Does owning DVC really save money?

sharp1r

Earning My Ears
Joined
Oct 13, 2006
My family is considering purchasing with DVC. I have been browsing these forums for a few days, and everyone seems to be happy with their purchase, which is awesome. We have looked into other timeshares before, and I have always come to the same conclusion, that it is cheaper to simply pay for the vacation when you take it than it is to buy the timeshare and pay the annual fees every year. We have stayed off and on property with DisneyWorld, and it is a much nicer vacation to stay on property in my opinion. It is also more expensive, that is why we are looking at the DVC.

I am honestly and sincerely asking if anyone has done a thorough due diligence on the finances both ways to see how it shakes out? If so, could you post some information and numbers. Also, any comments or advise along these lines would be greatly appreciated. Thanks in advance.

Spence Harper
 
We love to talk about this! But there is no one right answer. Everyone has their own numbers. The key issue is what you call "both ways". Calculating the cost of DVC isn't that hard (though even there we disagree about what rate to assume for interest, inflation, etc.)
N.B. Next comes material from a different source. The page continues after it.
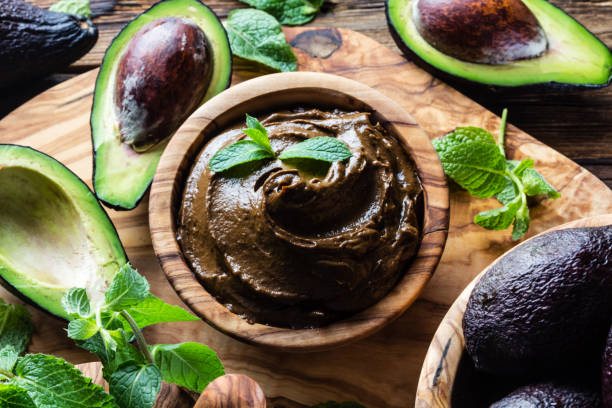 Raw avocado chocolate mousse pudding with mint in olive wooden bowl. Vegan vegetarian food. Organic healthy dessert. Raw avocado chocolate mousse pudding with mint in olive wooden bowl. Vegan vegetarian food. Organic healthy dessert pudding stock pictures, royalty-free photos & images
But the key question is what you are comparing it against. If you compare staying at a DVC resort as a DVC member verses staying there as a hotel guest (or staying at another Disney deluxe hotel), then the cost comparison is very easy - DVC is much better off no matter how you run the numbers.
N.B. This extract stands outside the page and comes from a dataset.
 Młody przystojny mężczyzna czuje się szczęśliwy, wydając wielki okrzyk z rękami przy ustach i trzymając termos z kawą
But if you compare the cost of DVC vs the cost of staying at an offsite timeshare, or vs the cost of staying onsite in a moderate with discounts, or even verses staying in Values, then the cost comparison gets pretty tricky. The DVC cost may be a tie or even higher than the other options, but the accommodations are nicer. How do you balance that out?

Then there is the risk factor. If things continue the way they have for the next 35 years about the way they have the last 35 years, DVC is going to look good no matter what assumptions you use. By the time you project out 35 years, your DVC purchase looks really good. But what happens if things change - what if maintenance costs skyrocket - what if WDW changes (or you change) and it's no longer a place people want to visit. I don't think these things are likely, nor are they thing I think about much. But when you use the phrase "due diligence" you need to start factoring these into your equations.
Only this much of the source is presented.